Along with the threat of fines and shutdown for emergency rule violations, restaurants face unique risks for non-compliance due heavy regulations levied by the state Department of Health and the county Department of Liquor Control.
“It would be great if everyone could be like, ‘We’re not going to do this,’ — but it’s just too hard,” Lindsay Kalaway, Kula Bistro takeout cashier, said Thursday. “People are just trying to make money at this point. Nobody can afford to not work. Especially since they’re not offering anyone unemployment because of this.”
Early on in the pandemic, restaurant owners had PPP loans that could help offset economic downturns suffered from COVID-19 restrictions, Nicholas said.
“Now we don’t have any of those safety nets or assurances,” she said.
Scheer said some restaurants are seeking replenishment of the Restaurant Revitalization Fund.
“We should all be calling our senators to ask for this,” she said.
The program, designed to provide emergency assistance for eligible restaurants, bars and other qualifying businesses impacted by COVID-19, dried up quickly after it was launched earlier this year.
Nicholas added that the COVID-19 situation on Maui will not be solved by putting it on the backs of restaurants and other small businesses. Her restaurant has been constantly retrofitting dining rooms and altering operations, but rules continue to change.
Sato said the sector is unfairly targeted.

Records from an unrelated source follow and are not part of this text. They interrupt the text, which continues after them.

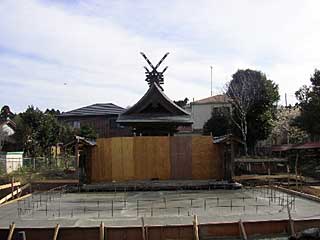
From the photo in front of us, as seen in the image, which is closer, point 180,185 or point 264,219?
point 264,219

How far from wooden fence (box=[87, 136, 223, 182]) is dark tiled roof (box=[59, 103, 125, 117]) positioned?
25835 mm

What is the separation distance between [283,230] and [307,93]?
22.0 m

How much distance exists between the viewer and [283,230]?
10.8 metres

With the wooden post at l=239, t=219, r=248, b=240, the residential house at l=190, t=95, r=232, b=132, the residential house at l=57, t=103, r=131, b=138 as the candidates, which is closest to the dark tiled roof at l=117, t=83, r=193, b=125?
the wooden post at l=239, t=219, r=248, b=240

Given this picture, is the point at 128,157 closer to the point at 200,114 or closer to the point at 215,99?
the point at 200,114

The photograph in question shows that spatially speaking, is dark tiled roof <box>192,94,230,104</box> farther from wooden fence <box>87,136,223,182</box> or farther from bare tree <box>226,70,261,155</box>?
wooden fence <box>87,136,223,182</box>

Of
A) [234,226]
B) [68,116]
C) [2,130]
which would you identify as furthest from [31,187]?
[68,116]

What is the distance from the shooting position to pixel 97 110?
1948 inches

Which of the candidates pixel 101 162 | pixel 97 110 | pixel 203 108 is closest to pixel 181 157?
pixel 101 162

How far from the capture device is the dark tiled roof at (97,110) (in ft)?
159

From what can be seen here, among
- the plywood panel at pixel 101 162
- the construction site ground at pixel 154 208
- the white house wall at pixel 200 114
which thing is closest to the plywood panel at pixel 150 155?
the plywood panel at pixel 101 162

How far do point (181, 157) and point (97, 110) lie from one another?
28676 mm

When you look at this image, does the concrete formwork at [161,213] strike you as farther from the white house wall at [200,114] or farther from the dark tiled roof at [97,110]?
the dark tiled roof at [97,110]

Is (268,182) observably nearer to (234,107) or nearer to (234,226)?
(234,226)
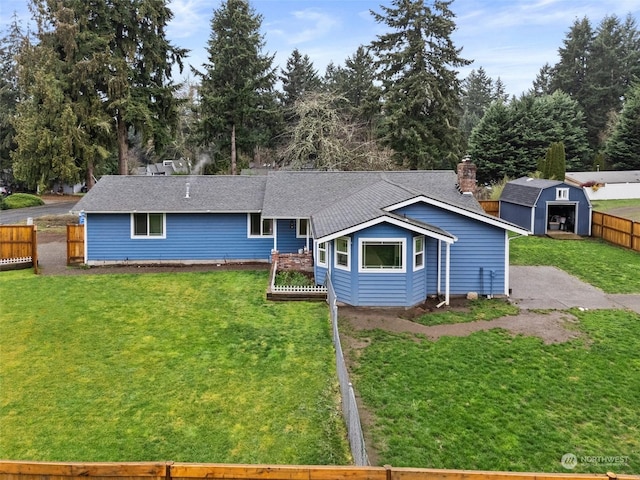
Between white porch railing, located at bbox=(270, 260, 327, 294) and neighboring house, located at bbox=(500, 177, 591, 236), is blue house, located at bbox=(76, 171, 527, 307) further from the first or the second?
neighboring house, located at bbox=(500, 177, 591, 236)

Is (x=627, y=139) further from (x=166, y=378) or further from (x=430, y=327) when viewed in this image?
(x=166, y=378)

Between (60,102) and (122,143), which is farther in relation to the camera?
(122,143)

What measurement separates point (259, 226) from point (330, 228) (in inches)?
244

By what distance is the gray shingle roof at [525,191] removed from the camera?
86.8ft

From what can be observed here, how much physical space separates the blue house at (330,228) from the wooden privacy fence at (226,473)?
9.68 metres

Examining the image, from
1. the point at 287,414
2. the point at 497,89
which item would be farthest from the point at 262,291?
the point at 497,89

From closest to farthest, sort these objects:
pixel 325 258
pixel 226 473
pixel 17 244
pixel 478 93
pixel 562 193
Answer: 1. pixel 226 473
2. pixel 325 258
3. pixel 17 244
4. pixel 562 193
5. pixel 478 93

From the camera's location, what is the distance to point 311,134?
34312 mm

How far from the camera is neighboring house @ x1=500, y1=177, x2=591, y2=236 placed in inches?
1024

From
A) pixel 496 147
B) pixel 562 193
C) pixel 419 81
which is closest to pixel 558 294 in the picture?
pixel 562 193

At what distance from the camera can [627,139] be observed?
145 ft

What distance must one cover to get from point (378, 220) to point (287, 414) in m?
6.96

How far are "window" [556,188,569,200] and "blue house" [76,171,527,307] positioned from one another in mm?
9031

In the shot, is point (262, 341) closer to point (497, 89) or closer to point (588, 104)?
point (588, 104)
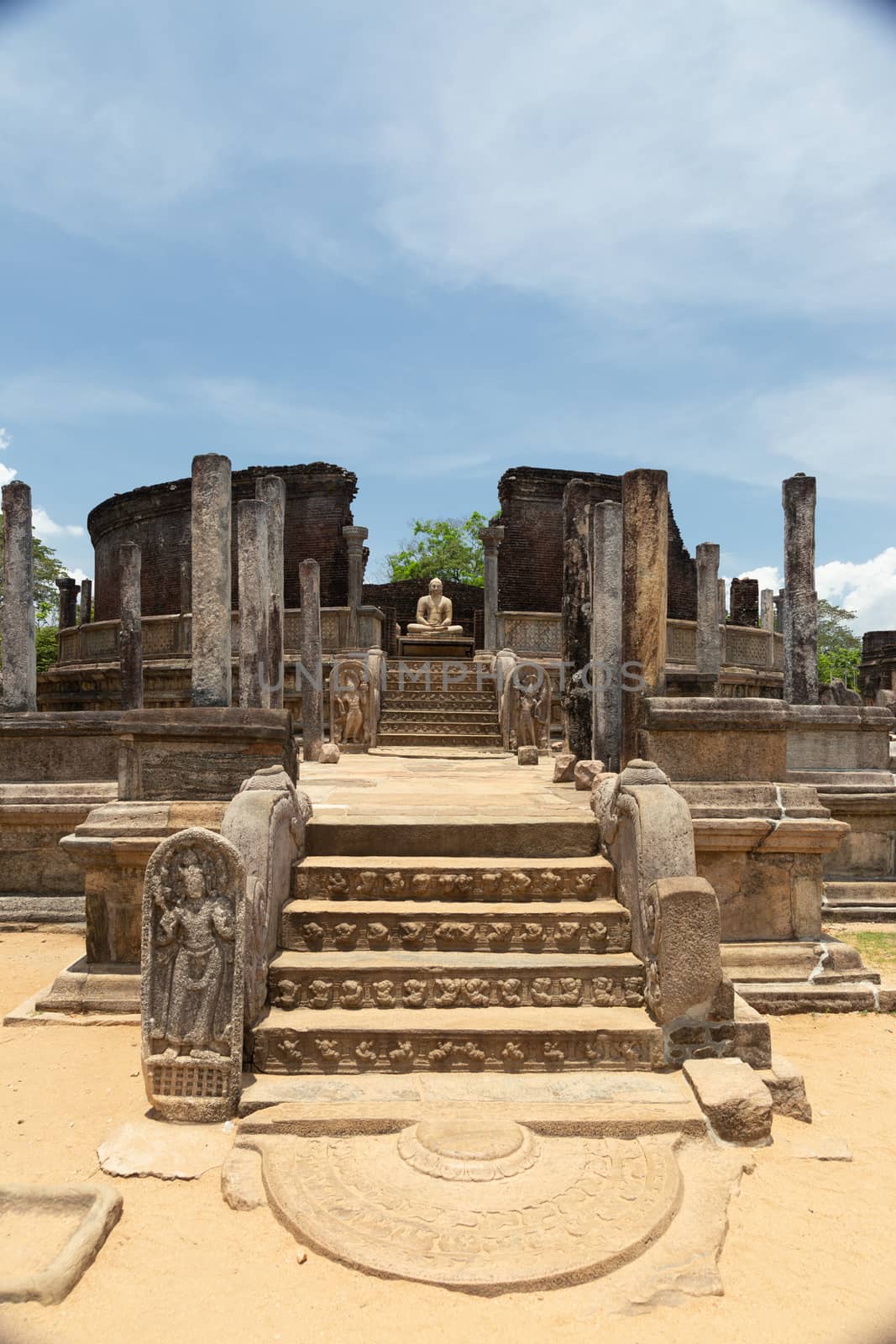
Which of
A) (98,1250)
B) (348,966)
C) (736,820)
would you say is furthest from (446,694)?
(98,1250)

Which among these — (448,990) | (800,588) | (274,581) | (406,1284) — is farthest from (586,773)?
(800,588)

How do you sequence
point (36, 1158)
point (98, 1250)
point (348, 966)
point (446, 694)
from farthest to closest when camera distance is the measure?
point (446, 694), point (348, 966), point (36, 1158), point (98, 1250)

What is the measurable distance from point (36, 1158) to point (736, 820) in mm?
3937

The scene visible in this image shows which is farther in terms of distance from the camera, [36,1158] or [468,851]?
[468,851]

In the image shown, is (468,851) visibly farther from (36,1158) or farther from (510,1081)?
(36,1158)

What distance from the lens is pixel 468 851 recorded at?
16.0ft

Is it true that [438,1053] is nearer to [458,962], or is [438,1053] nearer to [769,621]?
[458,962]

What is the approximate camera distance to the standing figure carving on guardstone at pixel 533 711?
11828mm

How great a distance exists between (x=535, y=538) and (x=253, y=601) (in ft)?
58.8

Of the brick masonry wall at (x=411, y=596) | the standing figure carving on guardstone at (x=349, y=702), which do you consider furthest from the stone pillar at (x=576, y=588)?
the brick masonry wall at (x=411, y=596)

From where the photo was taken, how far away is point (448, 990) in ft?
13.3

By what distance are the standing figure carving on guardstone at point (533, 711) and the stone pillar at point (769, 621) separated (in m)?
10.2

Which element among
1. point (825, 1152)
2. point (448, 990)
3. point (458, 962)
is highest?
point (458, 962)

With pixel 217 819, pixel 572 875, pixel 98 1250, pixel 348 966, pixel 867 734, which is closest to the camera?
pixel 98 1250
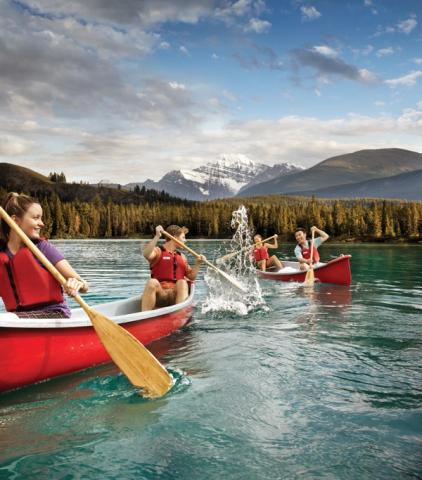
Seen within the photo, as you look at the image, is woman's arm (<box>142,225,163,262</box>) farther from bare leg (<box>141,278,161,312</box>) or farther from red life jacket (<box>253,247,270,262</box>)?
red life jacket (<box>253,247,270,262</box>)

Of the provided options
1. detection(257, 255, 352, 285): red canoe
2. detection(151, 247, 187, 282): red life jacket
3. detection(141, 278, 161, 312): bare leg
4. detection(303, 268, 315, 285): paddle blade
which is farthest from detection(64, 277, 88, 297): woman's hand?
detection(257, 255, 352, 285): red canoe

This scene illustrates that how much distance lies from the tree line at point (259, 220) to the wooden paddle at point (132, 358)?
317 feet

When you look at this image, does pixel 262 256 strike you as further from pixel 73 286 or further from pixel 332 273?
pixel 73 286

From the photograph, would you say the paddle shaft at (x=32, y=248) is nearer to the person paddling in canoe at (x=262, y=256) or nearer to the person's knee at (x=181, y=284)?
the person's knee at (x=181, y=284)

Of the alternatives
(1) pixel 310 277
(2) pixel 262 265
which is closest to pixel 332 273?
(1) pixel 310 277

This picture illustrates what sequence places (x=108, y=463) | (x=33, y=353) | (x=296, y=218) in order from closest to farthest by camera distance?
(x=108, y=463), (x=33, y=353), (x=296, y=218)

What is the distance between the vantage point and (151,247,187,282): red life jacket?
10.1 metres

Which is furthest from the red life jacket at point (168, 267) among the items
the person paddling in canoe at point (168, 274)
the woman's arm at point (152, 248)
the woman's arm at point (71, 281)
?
the woman's arm at point (71, 281)

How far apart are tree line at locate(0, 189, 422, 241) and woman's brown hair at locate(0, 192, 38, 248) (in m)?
97.5

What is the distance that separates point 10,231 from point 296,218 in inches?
4706

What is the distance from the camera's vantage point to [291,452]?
15.0ft

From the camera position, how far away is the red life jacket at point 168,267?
1012 cm

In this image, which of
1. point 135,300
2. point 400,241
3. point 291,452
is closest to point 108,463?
point 291,452

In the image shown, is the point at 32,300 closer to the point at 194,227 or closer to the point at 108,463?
the point at 108,463
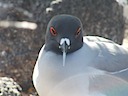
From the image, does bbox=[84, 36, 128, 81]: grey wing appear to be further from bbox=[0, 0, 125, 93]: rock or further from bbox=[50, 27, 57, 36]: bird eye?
bbox=[0, 0, 125, 93]: rock

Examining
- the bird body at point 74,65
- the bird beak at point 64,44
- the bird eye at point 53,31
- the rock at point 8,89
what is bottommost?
the rock at point 8,89

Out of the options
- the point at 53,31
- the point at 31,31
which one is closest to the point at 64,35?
the point at 53,31

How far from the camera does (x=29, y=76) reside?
5.17 metres

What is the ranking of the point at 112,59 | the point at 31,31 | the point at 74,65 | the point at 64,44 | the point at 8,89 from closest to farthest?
the point at 64,44
the point at 74,65
the point at 112,59
the point at 8,89
the point at 31,31

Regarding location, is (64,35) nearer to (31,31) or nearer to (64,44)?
(64,44)

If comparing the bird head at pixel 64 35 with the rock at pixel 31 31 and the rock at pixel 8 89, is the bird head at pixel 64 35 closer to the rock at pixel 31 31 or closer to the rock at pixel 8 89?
the rock at pixel 8 89

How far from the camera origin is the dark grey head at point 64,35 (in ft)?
10.3

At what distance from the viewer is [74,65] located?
128 inches

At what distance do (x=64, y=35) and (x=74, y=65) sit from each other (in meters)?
0.25

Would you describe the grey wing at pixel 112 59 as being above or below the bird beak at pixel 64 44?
below

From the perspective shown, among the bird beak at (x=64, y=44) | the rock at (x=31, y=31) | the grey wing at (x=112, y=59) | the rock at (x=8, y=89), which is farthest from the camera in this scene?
the rock at (x=31, y=31)

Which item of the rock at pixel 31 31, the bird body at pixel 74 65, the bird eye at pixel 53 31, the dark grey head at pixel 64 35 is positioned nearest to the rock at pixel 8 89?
the bird body at pixel 74 65

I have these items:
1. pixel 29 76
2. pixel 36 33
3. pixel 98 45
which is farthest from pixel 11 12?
pixel 98 45

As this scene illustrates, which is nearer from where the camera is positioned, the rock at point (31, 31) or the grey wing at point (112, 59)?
the grey wing at point (112, 59)
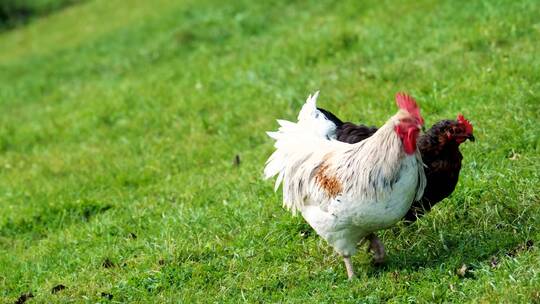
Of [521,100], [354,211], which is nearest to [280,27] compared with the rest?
[521,100]

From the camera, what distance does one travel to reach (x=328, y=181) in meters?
5.87

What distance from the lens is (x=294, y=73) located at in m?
11.2

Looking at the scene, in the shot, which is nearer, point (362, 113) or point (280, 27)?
point (362, 113)

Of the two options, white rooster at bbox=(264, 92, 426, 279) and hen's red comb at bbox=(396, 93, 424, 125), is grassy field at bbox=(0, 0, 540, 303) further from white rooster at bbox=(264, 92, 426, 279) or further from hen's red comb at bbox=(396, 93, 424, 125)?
hen's red comb at bbox=(396, 93, 424, 125)

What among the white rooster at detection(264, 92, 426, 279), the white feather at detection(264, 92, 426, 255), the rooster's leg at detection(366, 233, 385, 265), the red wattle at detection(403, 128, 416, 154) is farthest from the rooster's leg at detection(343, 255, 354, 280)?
the red wattle at detection(403, 128, 416, 154)

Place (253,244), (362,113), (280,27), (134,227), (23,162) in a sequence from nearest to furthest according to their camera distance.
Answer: (253,244) < (134,227) < (362,113) < (23,162) < (280,27)

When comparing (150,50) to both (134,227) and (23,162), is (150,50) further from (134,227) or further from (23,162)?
(134,227)

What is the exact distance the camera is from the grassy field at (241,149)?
20.5 ft

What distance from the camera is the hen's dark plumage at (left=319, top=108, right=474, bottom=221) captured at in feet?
20.2

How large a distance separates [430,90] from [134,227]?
3.60 metres

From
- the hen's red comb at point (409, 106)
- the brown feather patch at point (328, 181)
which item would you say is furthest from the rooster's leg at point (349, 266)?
the hen's red comb at point (409, 106)

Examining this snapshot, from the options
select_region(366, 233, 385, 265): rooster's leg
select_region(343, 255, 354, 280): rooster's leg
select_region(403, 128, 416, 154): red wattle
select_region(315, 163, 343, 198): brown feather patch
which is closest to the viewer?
select_region(403, 128, 416, 154): red wattle

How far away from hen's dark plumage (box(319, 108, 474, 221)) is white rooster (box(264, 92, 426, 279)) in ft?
1.17

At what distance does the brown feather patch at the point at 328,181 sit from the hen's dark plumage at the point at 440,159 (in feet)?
2.29
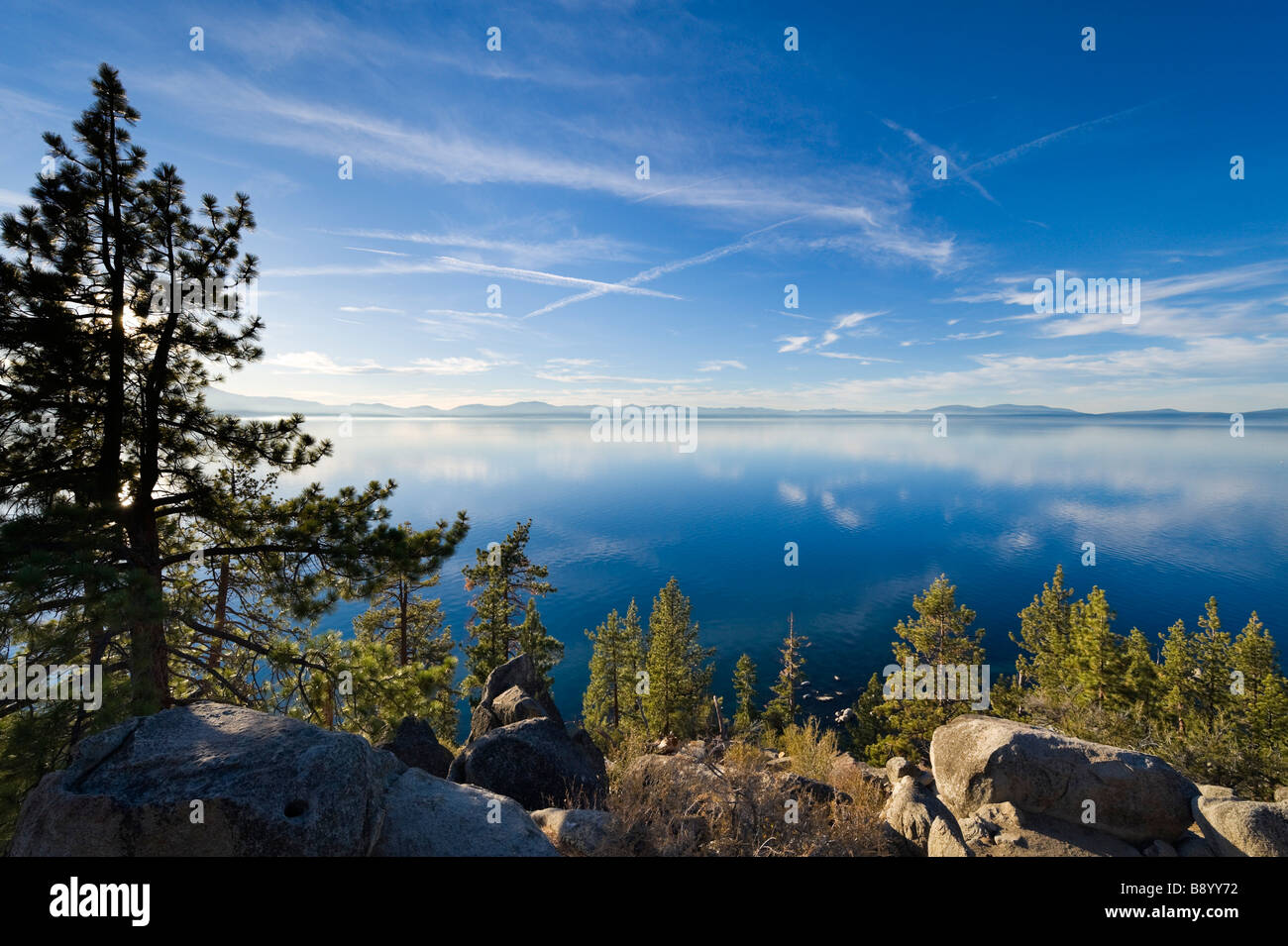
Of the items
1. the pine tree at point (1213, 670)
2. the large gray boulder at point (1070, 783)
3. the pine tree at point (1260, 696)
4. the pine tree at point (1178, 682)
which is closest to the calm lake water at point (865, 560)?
the pine tree at point (1178, 682)

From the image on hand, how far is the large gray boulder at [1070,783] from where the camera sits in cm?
1035

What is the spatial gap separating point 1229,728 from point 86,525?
36170 mm

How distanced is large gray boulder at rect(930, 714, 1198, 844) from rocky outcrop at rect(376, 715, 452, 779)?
13834 millimetres

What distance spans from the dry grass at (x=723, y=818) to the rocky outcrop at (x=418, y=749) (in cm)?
730

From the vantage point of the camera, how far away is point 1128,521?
131375mm

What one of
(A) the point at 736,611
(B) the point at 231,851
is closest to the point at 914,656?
(B) the point at 231,851

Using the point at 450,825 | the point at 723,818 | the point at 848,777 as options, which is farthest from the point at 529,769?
the point at 848,777

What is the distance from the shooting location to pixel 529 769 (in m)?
11.2

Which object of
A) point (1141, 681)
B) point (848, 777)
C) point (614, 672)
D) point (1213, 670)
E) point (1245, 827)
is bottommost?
point (614, 672)

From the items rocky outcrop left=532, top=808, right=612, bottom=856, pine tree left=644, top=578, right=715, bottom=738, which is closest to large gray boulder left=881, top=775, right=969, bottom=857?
rocky outcrop left=532, top=808, right=612, bottom=856

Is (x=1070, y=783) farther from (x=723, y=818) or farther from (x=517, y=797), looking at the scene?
(x=517, y=797)

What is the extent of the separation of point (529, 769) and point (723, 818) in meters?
5.12

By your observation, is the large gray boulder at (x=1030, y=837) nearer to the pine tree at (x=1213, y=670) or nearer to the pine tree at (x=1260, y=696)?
the pine tree at (x=1260, y=696)
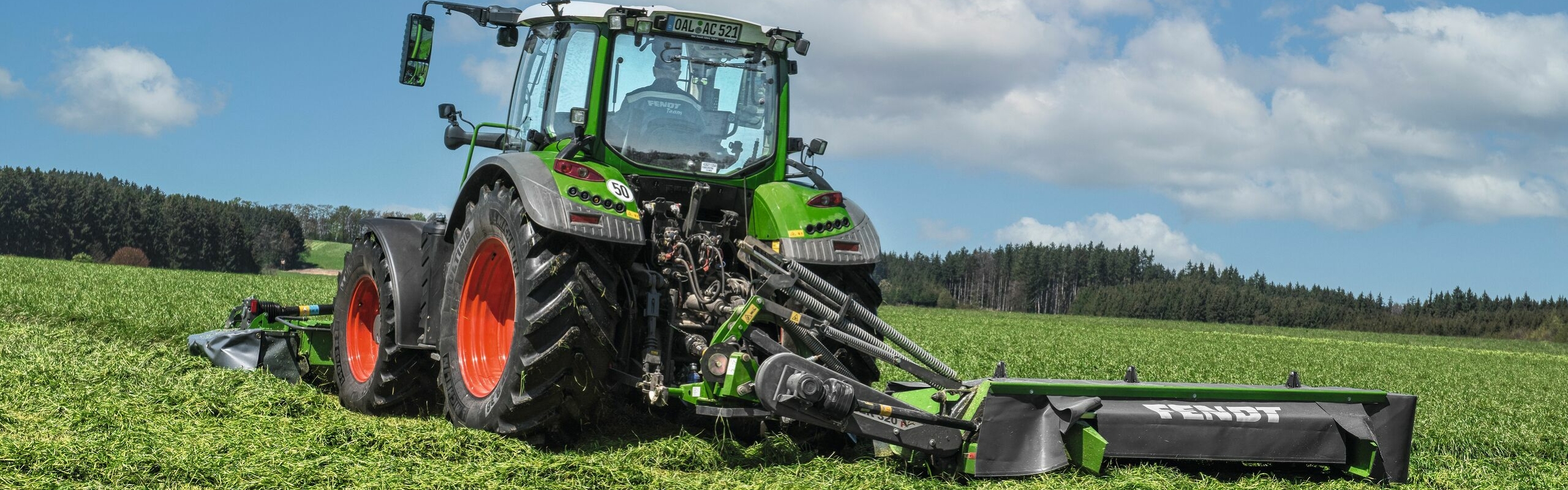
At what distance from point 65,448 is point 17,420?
3.35ft

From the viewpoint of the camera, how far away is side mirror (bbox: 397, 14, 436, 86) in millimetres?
6438

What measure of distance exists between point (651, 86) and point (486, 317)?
148cm

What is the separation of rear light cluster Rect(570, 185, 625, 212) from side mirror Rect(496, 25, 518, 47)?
1.94 meters

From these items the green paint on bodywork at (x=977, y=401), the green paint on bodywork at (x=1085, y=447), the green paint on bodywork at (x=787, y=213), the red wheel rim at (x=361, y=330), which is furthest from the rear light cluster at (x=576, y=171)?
the red wheel rim at (x=361, y=330)

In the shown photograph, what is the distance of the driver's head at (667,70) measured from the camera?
6293 mm

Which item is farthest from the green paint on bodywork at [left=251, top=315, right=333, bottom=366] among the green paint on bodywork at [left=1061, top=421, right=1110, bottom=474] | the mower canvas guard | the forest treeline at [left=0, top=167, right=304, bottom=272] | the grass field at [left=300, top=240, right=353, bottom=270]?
the grass field at [left=300, top=240, right=353, bottom=270]

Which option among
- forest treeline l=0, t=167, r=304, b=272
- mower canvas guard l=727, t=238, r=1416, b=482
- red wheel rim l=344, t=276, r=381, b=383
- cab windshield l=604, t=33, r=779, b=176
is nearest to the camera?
mower canvas guard l=727, t=238, r=1416, b=482

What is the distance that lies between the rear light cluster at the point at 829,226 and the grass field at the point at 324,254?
248 feet

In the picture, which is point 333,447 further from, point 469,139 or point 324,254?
point 324,254

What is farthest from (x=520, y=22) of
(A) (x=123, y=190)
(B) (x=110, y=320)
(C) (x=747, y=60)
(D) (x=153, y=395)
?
(A) (x=123, y=190)

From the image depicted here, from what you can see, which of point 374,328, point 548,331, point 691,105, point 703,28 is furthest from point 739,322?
point 374,328

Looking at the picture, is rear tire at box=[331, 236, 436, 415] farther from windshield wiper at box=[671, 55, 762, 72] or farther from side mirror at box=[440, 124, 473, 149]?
windshield wiper at box=[671, 55, 762, 72]

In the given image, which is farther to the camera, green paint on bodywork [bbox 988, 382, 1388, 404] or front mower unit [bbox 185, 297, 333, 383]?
front mower unit [bbox 185, 297, 333, 383]

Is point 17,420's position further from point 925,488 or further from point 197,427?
point 925,488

“We’ve gotten the s – – – end of the stick during this whole pandemic,” Sato said. “If you’re going to apply this mandate for restaurants, bars and gyms, apply it to everyone.”
“Us as small businesses cannot survive.”
The U.S. Small Business Administration reports that 99.3 percent of Hawaii businesses are small businesses, defined as those with 500 or fewer employees. Nearly 98 percent of the state’s small businesses have fewer than 20 employees; about 82 percent have no employees at all.
When asked by The Maui News whether the administration anticipated the revenue losses tied to the mandates and what resources are available for restaurants, county Managing Director Sandy Baz pointed to the county’s Office of Economic Development.
“Maui County Office of Economic Development has resources available,” Baz said during the Friday afternoon county news conference. “We have resources on our Maui Nui Strong dot info page as well; you can call the Maui County Office of Economic Development and they can assist you directly with different federal resources and they can link you up with different areas to get assistance should you need it if you’re affected by COVID in general or this specific rule.”
Staff writer Matthew Thayer contributed to this report.